What to do:
From the forum thread on growing HC, copy word for word the part that opens with the words containing "My opinion is" and closes with "a full patch.".

Excerpted passage:
========================================================================

HC is a delicate plant, I had it growing in two of my aquariums and it was lush and really bright green and then one day it let lose from the substrate and I could never get it to grow in the substrate again. What you can try and do is remove it from your substrate and tie it to a lava rock, I have seen people have success with this method, I personally have not tried it though.


----------



## Hoppy

HC needs good CO2 to grow well. How are you setting the CO2 bubble rate? If you use a drop checker correctly you can quickly get the bubble rate near the best setting, then it is much easier to slowly increase it to get the optimum bubble rate for your particular tank setup.


----------



## MedRed

I don't agree with too much light and too little plant. I haven't been around in awhile, but I was growing most of my tanks out from 150w and even 250w metal halide from day one. 

My opinion is the stress the HC is going through changing over from emmersed to immersed along with the chemistry of a cycling tank. Do you have your CO2 dialed in? I've found HC easiest to grow in an established tank or by growing it with the dry start method and then flooding the tank.


----------



## Agent69

Hc doesn't necessarily need high light to grow. I'm growing it with low par , co2, and ferts. I threw a root in my tank for the heck of it well to my surprise that tiny root grew to a full patch.


----------



## MedRed

High light isn't going to necessarily kill it either.


----------



## midart

Hoppy said:


> HC needs good CO2 to grow well. How are you setting the CO2 bubble rate? If you use a drop checker correctly you can quickly get the bubble rate near the best setting, then it is much easier to slowly increase it to get the optimum bubble rate for your particular tank setup.


I'm having 3 bubbles per second on the bubble counter, should i increase this?

Is there a reason why the leaves of a submerged HC cuba [dwarf baby tears] turning yellow?

Is there a cycle period after which I should try HC Cuba [dwarf baby tears] again?


----------



## MedRed

do you have a drop checker? The leaves that are yellowing are dying for whatever reason. There will often be some loss when HC is going from terrestrial growth to submerged growth. Some are able to get HC dialed in from go. My best results were when I grew it out in moist aquasoil for a few weeks and then flooded the tank. Even planting this way, I lost some HC in areas that were too wet. Even after flooding, there was some die back, but eventually everything filled in nicely. 

Day 1 in moist aquasoil









Week 4 in moist aquasoil









Week 5 add water


----------



## Agent69

MedRed said:


> do you have a drop checker? The leaves that are yellowing are dying for whatever reason. There will often be some loss when HC is going from terrestrial growth to submerged growth. Some are able to get HC dialed in from go. My best results were when I grew it out in moist aquasoil for a few weeks and then flooded the tank. Even planting this way, I lost some HC in areas that were too wet. Even after flooding, there was some die back, but eventually everything filled in nicely.

========================================================================

Dataset entries:
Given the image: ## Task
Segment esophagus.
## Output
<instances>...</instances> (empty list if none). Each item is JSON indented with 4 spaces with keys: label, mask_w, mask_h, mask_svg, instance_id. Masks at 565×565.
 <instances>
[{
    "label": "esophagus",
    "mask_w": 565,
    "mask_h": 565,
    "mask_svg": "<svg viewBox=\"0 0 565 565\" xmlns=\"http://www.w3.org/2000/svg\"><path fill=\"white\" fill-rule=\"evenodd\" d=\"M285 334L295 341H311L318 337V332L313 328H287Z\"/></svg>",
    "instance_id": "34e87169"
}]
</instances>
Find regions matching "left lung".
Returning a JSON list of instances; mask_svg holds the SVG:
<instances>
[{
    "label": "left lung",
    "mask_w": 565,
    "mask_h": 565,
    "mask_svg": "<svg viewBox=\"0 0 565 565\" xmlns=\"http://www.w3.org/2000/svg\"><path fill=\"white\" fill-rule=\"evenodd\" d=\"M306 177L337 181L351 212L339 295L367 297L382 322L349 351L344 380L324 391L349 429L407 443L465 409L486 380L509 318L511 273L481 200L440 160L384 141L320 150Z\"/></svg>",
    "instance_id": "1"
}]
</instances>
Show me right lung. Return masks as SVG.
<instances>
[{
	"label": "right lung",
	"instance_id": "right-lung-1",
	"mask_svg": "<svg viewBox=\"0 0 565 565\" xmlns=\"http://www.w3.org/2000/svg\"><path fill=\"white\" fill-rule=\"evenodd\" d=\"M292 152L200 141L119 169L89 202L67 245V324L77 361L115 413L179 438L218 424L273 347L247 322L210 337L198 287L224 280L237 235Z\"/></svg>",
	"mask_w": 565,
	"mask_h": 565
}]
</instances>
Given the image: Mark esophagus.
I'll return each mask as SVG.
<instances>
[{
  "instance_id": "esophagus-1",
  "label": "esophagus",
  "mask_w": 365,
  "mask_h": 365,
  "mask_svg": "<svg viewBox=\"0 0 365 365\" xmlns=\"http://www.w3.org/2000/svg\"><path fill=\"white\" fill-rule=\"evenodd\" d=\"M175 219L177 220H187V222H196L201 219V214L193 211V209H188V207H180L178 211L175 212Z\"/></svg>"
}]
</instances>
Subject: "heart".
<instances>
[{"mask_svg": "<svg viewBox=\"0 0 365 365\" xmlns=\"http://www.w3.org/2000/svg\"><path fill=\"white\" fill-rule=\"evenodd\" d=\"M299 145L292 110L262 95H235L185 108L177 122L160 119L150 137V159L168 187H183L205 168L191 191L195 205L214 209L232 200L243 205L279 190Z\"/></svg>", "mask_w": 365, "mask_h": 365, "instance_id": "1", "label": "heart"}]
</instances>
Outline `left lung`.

========================================================================

Solution for this problem:
My opinion is the stress the HC is going through changing over from emmersed to immersed along with the chemistry of a cycling tank. Do you have your CO2 dialed in? I've found HC easiest to grow in an established tank or by growing it with the dry start method and then flooding the tank.


----------



## Agent69

Hc doesn't necessarily need high light to grow. I'm growing it with low par , co2, and ferts. I threw a root in my tank for the heck of it well to my surprise that tiny root grew to a full patch.